The Monetary Council of the National Bank of Hungary (NBH) decided to leave the central bank base unchanged at 6.50pc at a monthly policy meeting on Tuesday.

At the previous policy meeting, in September, the Council had cut the rate by 25bp. The Council also left the O/N deposit rate at 5.50pc and the O/N collateralised loan rate at 7.50pc. The rates mark the ends of the central bank’s symmetric interest rate corridor. In a statement released after the meeting, the Council said the domestic inflation outlook was consistent with the projection in the NBH’s latest quarterly Inflation Report, published in September, but pointed to an increase in upside risks to inflation on the back of deteriorating international investor sentiment and volatile commodity prices.

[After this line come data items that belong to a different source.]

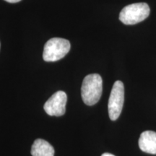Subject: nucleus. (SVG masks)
<instances>
[{
	"label": "nucleus",
	"mask_w": 156,
	"mask_h": 156,
	"mask_svg": "<svg viewBox=\"0 0 156 156\" xmlns=\"http://www.w3.org/2000/svg\"><path fill=\"white\" fill-rule=\"evenodd\" d=\"M67 95L64 91L56 92L45 103L44 108L49 116H61L65 114Z\"/></svg>",
	"instance_id": "39448f33"
},
{
	"label": "nucleus",
	"mask_w": 156,
	"mask_h": 156,
	"mask_svg": "<svg viewBox=\"0 0 156 156\" xmlns=\"http://www.w3.org/2000/svg\"><path fill=\"white\" fill-rule=\"evenodd\" d=\"M5 1L7 2H9V3H17V2H18L21 1V0H5Z\"/></svg>",
	"instance_id": "6e6552de"
},
{
	"label": "nucleus",
	"mask_w": 156,
	"mask_h": 156,
	"mask_svg": "<svg viewBox=\"0 0 156 156\" xmlns=\"http://www.w3.org/2000/svg\"><path fill=\"white\" fill-rule=\"evenodd\" d=\"M150 7L147 3H134L122 9L119 20L125 25H134L145 20L150 15Z\"/></svg>",
	"instance_id": "7ed1b4c3"
},
{
	"label": "nucleus",
	"mask_w": 156,
	"mask_h": 156,
	"mask_svg": "<svg viewBox=\"0 0 156 156\" xmlns=\"http://www.w3.org/2000/svg\"><path fill=\"white\" fill-rule=\"evenodd\" d=\"M101 156H115V155H113V154H111V153H103Z\"/></svg>",
	"instance_id": "1a4fd4ad"
},
{
	"label": "nucleus",
	"mask_w": 156,
	"mask_h": 156,
	"mask_svg": "<svg viewBox=\"0 0 156 156\" xmlns=\"http://www.w3.org/2000/svg\"><path fill=\"white\" fill-rule=\"evenodd\" d=\"M103 91V80L98 74H90L84 78L81 87L83 102L93 106L100 100Z\"/></svg>",
	"instance_id": "f257e3e1"
},
{
	"label": "nucleus",
	"mask_w": 156,
	"mask_h": 156,
	"mask_svg": "<svg viewBox=\"0 0 156 156\" xmlns=\"http://www.w3.org/2000/svg\"><path fill=\"white\" fill-rule=\"evenodd\" d=\"M70 43L67 39L51 38L46 43L43 53V58L48 62H56L64 58L70 50Z\"/></svg>",
	"instance_id": "f03ea898"
},
{
	"label": "nucleus",
	"mask_w": 156,
	"mask_h": 156,
	"mask_svg": "<svg viewBox=\"0 0 156 156\" xmlns=\"http://www.w3.org/2000/svg\"><path fill=\"white\" fill-rule=\"evenodd\" d=\"M124 101V87L122 81L117 80L113 85L109 97L108 108L111 120L115 121L122 113Z\"/></svg>",
	"instance_id": "20e7f679"
},
{
	"label": "nucleus",
	"mask_w": 156,
	"mask_h": 156,
	"mask_svg": "<svg viewBox=\"0 0 156 156\" xmlns=\"http://www.w3.org/2000/svg\"><path fill=\"white\" fill-rule=\"evenodd\" d=\"M139 147L146 153L156 154V132L145 131L141 134L139 139Z\"/></svg>",
	"instance_id": "423d86ee"
},
{
	"label": "nucleus",
	"mask_w": 156,
	"mask_h": 156,
	"mask_svg": "<svg viewBox=\"0 0 156 156\" xmlns=\"http://www.w3.org/2000/svg\"><path fill=\"white\" fill-rule=\"evenodd\" d=\"M30 153L33 156H54V149L46 140L37 139L33 144Z\"/></svg>",
	"instance_id": "0eeeda50"
}]
</instances>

“Re-intensifying geopolitical tensions, volatile financial market developments and the risks to the outlook for inflation warrant a pause in cutting interest rates,” the policy makers said. “The external interest rate environment may ease more slowly than previously expected, while the expected interest rate paths of the world’s leading central banks are still surrounded by uncertainty,” they added. Looking ahead, the Council said a “careful and patient approach” to monetary policy was still warranted and decisions on the base rate would be taken in a “cautious and data-driven manner”.

Forint strengthens after the decision

The decision of the Monetary Council did not come as a surprise: after the words of Barnabás Virág, Vice President in charge of Monetary Policy, it was certain that interest rates would be kept on hold, Portfolio writes. Nevertheless, the forint reacted to the announcement by strengthening to around 400/EUR.